In recent years, we have also many immigrants from the Middle East, Asia and other regions of the world who have adopted Malaysian citizenship and cherish their Malaysian identity, further enriching our ethnicity.

Perhaps Malaysians’ ennui about our cultural diversity is because it is something that has been a state of the nation for so many centuries that we have ceased to wonder and get excited at it.

As far back as the 14th century, history records that Malacca, one of the most renowned cities on the Spice Route, was a major regional commercial centre where Chinese, Arab, Malay and Indian merchants traded in precious goods.

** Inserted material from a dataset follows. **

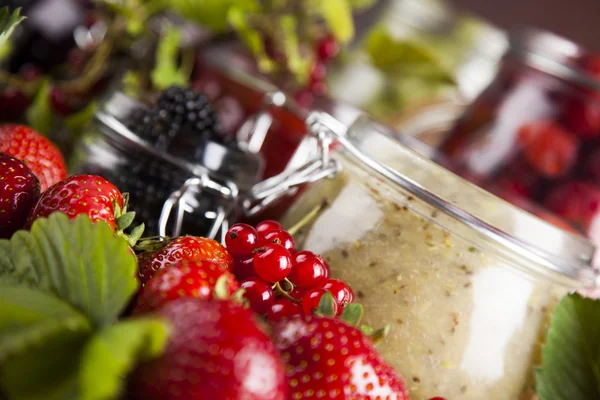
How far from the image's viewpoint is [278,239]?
0.44 metres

The commercial activity and trading activities eventually expanded to other coastal townships, earning Malaya, as the land was then known, the appellation “The Golden Chersonese”.

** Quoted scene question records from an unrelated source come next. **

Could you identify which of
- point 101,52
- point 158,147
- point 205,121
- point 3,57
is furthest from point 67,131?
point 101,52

From the time of the intrusion of foreign powers to Malaysia gaining independence and thereafter, working together towards a common goal – improving their living standards and enriching the nation – has been done collectively by all races and this has helped establish a strong foundation for Malaysia.

The diverse makeup of the Malaysian workforce, largely skilled or semi-skilled with a willingness to learn and adapt to employers’ needs, has been deemed to be one suited to an international business climate and the country has attracted multi-national companies to our shores as a result.

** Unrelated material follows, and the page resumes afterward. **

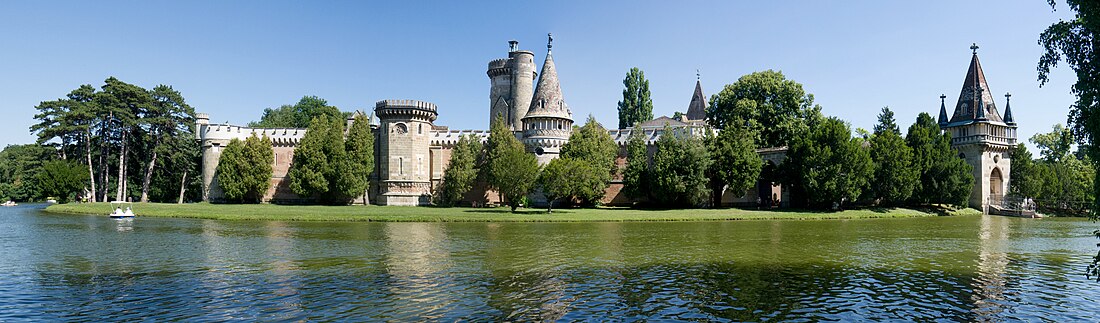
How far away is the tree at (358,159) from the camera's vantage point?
2046 inches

This cultural diversity combined with the relatively low cost of living, affordable real estate prices, security and stability have served to make Malaysia’s investment climate an attractive one that has brought job opportunities as well as sophisticated technologies and services to our shores.

Over the years, Malaysian companies and their people have proven that they can compete in the global arena, although there are still some thorny issues that need the attention of the authorities.

In many sectors women employees are forced to retire before their male colleagues. This goes against the grain of Article 8 of the Federal Constitution which guarantees gender equality.

There also appears to be a reluctance to hire disabled people despite the fact that with proper training they can be as productive and dedicated as normal workers. There is also the issue of over-dependence on contract labour and foreign workers and how effectively can the minimum wage be implemented across the board.

While the success of business depends on having the right people in the workforce, employers too, need to ensure fair recruitment practices. They need to take advantage of the wider pool of talent available around the country and give opportunities to those who could become an asset with the right training and guidance.

Having said this, Malaysia’s strengths as an investment destination and business hub far outweigh the factors mentioned. Any multi-national aiming to set up operations can rest assured that their people will be able to easily adapt to working and living in Malaysian society simply because, as a nation, we have for centuries had the unique skill of being able to make all foreigners feel welcome.

“Malaysia – we’ll make you feel at home.” Now, there’s a phrase we could keep in mind for future promotions.